- Prompt -
In the rows below, take the part that opens with the line containing "How far is point" and closes with the line containing "5.94 meters", and substitute "viewer" for "camera" throughout. Write out only that part, with nothing else changed.

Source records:
▼
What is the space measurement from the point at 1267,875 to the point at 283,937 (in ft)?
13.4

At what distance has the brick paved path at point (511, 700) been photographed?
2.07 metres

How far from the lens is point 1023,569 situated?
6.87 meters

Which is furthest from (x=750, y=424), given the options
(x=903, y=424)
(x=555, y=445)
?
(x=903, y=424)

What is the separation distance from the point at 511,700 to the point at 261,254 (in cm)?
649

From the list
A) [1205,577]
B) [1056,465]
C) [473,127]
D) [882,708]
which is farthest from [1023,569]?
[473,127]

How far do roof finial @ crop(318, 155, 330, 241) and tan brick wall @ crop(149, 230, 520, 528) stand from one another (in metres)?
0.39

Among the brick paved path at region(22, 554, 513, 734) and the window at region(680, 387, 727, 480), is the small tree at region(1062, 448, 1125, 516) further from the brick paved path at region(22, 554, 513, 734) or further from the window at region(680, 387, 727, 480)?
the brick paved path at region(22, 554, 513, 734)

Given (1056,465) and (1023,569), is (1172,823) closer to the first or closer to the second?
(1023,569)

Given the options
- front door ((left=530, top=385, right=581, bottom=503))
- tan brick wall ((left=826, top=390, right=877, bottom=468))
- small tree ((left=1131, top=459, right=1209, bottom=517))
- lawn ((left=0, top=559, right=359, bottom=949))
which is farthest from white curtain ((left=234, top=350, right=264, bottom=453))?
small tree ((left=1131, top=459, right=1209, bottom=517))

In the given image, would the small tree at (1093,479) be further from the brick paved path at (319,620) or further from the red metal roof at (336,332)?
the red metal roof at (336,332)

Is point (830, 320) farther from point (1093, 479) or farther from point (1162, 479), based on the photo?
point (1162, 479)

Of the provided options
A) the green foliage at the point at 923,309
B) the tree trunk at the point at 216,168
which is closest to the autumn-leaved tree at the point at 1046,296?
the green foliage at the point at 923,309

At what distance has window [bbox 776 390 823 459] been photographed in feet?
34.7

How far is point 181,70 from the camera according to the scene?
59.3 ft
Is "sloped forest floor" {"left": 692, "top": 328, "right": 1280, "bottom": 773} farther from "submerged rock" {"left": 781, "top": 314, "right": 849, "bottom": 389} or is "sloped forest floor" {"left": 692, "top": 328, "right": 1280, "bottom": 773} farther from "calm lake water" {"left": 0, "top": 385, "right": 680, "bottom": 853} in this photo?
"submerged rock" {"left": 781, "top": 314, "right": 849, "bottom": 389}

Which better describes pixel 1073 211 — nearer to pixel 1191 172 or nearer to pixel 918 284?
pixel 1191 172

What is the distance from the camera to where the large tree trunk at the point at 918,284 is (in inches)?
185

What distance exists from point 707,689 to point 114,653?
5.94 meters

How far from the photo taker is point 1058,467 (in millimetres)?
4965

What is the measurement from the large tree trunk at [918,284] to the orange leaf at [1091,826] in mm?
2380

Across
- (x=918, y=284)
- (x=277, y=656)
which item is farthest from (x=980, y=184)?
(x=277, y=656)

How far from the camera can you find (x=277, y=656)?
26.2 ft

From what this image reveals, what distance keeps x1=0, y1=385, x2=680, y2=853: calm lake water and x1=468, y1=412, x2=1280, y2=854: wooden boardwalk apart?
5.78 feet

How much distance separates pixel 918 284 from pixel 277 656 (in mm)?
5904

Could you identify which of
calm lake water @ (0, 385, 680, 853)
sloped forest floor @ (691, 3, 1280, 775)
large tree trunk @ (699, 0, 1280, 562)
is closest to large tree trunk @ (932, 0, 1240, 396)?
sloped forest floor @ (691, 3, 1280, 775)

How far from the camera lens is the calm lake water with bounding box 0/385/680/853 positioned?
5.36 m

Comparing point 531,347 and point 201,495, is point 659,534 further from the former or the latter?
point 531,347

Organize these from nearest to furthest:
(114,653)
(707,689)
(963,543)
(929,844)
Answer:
▲
- Response to the exercise -
How far is point 181,70 from the viewer according to the scene?
59.3 ft
Is "sloped forest floor" {"left": 692, "top": 328, "right": 1280, "bottom": 773} farther from "submerged rock" {"left": 781, "top": 314, "right": 849, "bottom": 389} or is "sloped forest floor" {"left": 692, "top": 328, "right": 1280, "bottom": 773} farther from "calm lake water" {"left": 0, "top": 385, "right": 680, "bottom": 853} in this photo?
"submerged rock" {"left": 781, "top": 314, "right": 849, "bottom": 389}

Which better describes pixel 1073 211 — nearer to pixel 1191 172 or nearer to pixel 918 284?
pixel 1191 172

What is the distance from the viewer to where the large tree trunk at the point at 918,284 is (in inches)?
185

What distance exists from point 707,689 to point 114,653?
5.94 meters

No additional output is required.